The 12.7-millimeter football
Nicholas Marsh with NISAT doesn’t criticize Norwegian arms politics very much. As far as he’s concerned it stands up quite well in international comparison. But nothing is perfect. There are the issues raised by exporting weapons to Turkey, but he realizes that it would be very difficult politically to refuse.
“Then there’s also the issue of the 12.7 mm ammunition produced by Nammo,” he says, “which, according to the Red Cross, contravenes a number of international humanitarian laws. Their tests show that it explodes when it hits people.”
In war, or so international law says, people should only be shot with bullets that are made of solid, fairly hard metal – for humanitarian reasons. That way, the bullet will pass through the body looking more or less like a bullet, minimizing the damage to the body and maximizing the chance of survival for the victim. This is as opposed to the hollow-tip or soft-lead ammunition required by most western countries’ hunting laws. Such a bullet flattens into a rotating blade when it hits something hard, for example bone, thus maximizing the internal damage, and killing the prey as quickly – and humanely – as possible, while preventing a winged and hurt animal from running away and surviving in pain. Marsh quickly dismisses attempts at comparison to any of the two types of ammunition.
“[The 12.7] is a hollow-point bullet that contains explosives,” he explains. “You can imagine what that does to a person? The issue is that it causes unnecessary injury.”
Unnecessary injury, indeed. One of his colleagues at PRIO, the Peace Research Institute, Oslo, (one of the three NGOs that started NISAT), has described the wound as being a hole the size of a football.
Most civilians who have ever seen one of the guns that use 12.7 mm ammunition in action, however, will raise their eyebrows at the thought of it being used against people. As a handgun it is impractical to say the least. It takes three soldiers, using both hands, to carry it at any reasonable pace through the woods, and it seems like an unlikely weapon to use in face-to-face combat. Nor is it intended for that. The gun’s, and the controversial ammunition’s, main purpose is for use against vehicles – armored vehicles.
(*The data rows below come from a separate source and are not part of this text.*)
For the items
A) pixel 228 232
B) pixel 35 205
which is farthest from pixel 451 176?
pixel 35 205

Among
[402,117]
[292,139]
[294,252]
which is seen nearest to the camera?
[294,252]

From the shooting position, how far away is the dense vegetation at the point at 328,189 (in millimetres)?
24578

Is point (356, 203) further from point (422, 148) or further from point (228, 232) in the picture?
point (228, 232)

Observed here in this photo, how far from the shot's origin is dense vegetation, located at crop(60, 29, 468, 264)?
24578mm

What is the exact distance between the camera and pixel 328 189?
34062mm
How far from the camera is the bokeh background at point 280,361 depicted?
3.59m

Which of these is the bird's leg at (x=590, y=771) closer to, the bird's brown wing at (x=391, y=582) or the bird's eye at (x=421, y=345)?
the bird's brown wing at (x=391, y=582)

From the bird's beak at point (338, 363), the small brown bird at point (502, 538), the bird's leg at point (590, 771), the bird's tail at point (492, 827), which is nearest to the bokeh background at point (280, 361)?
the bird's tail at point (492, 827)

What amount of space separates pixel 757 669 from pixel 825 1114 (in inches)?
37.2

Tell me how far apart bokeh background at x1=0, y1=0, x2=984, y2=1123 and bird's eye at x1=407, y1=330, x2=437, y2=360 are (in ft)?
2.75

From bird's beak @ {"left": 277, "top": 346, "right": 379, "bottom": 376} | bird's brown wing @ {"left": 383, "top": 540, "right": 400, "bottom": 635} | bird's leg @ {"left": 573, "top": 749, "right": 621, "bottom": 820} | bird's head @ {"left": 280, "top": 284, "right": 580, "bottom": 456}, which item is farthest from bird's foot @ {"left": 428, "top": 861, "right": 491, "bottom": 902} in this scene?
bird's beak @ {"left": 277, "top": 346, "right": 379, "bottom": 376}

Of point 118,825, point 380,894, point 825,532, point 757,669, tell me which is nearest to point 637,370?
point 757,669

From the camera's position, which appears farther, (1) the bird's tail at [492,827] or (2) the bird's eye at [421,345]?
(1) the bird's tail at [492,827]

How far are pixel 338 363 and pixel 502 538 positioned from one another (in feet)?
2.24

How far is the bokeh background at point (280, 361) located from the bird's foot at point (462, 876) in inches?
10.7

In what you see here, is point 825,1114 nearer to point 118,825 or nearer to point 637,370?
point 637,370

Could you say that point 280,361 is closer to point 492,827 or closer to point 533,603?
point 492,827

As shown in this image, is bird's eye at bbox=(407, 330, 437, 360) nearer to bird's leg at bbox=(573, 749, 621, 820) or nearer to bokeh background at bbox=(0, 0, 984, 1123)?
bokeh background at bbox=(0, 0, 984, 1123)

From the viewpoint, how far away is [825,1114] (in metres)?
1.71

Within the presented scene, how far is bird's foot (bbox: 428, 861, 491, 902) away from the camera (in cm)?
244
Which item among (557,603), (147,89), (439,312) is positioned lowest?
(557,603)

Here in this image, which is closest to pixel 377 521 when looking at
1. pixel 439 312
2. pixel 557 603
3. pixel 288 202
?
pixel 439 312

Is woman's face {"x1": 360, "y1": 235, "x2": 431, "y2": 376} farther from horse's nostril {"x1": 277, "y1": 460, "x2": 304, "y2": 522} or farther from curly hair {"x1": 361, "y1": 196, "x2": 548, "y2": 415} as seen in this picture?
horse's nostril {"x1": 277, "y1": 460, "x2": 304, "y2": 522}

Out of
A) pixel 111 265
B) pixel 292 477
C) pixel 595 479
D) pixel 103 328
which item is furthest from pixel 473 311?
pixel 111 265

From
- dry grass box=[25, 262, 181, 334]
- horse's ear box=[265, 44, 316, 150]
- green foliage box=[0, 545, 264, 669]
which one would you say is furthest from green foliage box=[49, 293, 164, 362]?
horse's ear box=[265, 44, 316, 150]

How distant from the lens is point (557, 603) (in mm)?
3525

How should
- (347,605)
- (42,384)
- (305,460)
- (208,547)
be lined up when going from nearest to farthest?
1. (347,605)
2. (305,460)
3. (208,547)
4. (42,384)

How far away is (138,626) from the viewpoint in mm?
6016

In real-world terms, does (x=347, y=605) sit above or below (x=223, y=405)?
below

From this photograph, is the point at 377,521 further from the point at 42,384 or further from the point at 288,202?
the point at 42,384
“It takes some force to get through steel and lead like that,” says Sissel Solum for Nammo. “And then you need ammunition that has that force.”
Solum reemphasizes that the explosive ammunition is not for use against people, “but we can’t demand that someone uses it only against tanks and helicopters and such,” she says. “That’s beyond our reach.”
Solum thinks that one reason why the ammunition has become such a debated issue is that the weapon can quite technically be used as a handgun of sorts.
“And also, if you consider the price, I guess it could be used against people. You probably wouldn’t use a bazooka against a person…” she trails off, leaving the atmosphere saturated with offensive mental images of people shot with any other kind of anti-tank weapon.
“If we’re going to shoot not to hit,” she concludes, using a poorly chosen allegory for making a product that doesn’t do its job, “we may as well just close down.”